◆ **PROBLEM TO WORK ON**:
Please repeat the data from the line containing "Examining what this" through the end of the data, requests included, and offset every number in the answers (distances and pixel coordinates) by -48.

◆ **DATASET ROWS**:

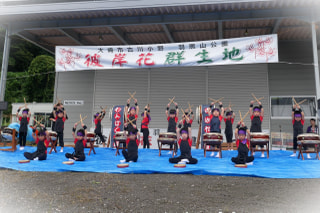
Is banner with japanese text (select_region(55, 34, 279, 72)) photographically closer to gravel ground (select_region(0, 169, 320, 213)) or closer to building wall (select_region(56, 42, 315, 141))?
building wall (select_region(56, 42, 315, 141))

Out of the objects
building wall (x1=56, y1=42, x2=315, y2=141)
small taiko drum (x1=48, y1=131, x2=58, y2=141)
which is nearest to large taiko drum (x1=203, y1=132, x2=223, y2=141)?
building wall (x1=56, y1=42, x2=315, y2=141)

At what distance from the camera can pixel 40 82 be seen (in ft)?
84.1

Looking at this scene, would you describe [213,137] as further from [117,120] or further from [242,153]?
[117,120]

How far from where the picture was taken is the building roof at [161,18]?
354 inches

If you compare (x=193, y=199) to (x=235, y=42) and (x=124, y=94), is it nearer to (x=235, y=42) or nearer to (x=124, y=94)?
(x=235, y=42)

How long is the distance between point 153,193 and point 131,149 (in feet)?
9.91

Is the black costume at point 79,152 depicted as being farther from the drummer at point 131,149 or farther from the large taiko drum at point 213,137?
the large taiko drum at point 213,137

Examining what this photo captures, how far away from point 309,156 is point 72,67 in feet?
30.3

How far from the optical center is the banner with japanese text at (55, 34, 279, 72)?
877 cm

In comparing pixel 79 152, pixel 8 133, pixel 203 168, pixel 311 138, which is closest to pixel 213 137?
pixel 203 168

◆ **WRITTEN RESPONSE**:
Examining what this photo captures, how far away from point 309,156 is point 72,67 in feet?
-17.7

How far from the optical center is the banner with japanese text at (55, 34, 279, 72)?
829 cm

In comparing pixel 79 152, pixel 8 133, pixel 203 168, pixel 311 138, which is closest to pixel 213 137?
pixel 155 120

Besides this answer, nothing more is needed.